---------- EXERCISE DATA

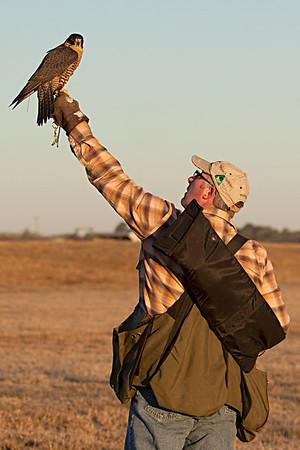 Freja - Female Anatum Peregrine Falcon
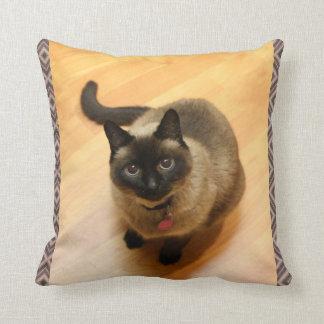 Almohada de los amantes del gato cojín decorativo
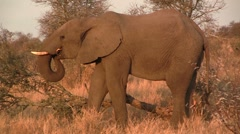 Elephant eating from fallen tree Stock Footage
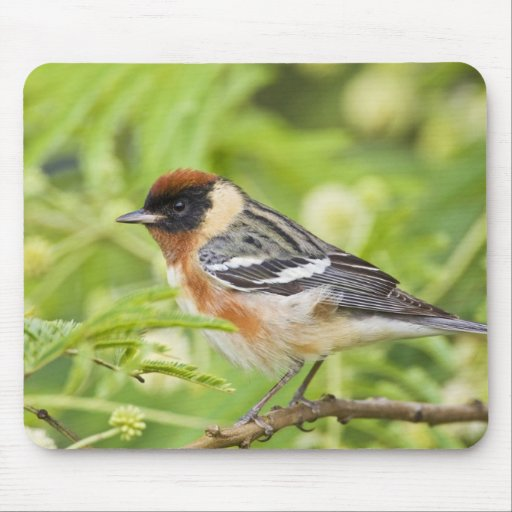 Bay-breasted Warbler (Dendroica castanea) adult Mouse Pads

--------------------

# [EXERCISE OBJECTIVE]
Exactly repeat every line from the line that includes "Almohada de los" to the end of the listing, and nothing else, leaving pictures out.

# [OUTPUT FOR THIS TASK]
 Almohada de los amantes del gato cojín decorativo
 Elephant eating from fallen tree Stock Footage
 Bay-breasted Warbler (Dendroica castanea) adult Mouse Pads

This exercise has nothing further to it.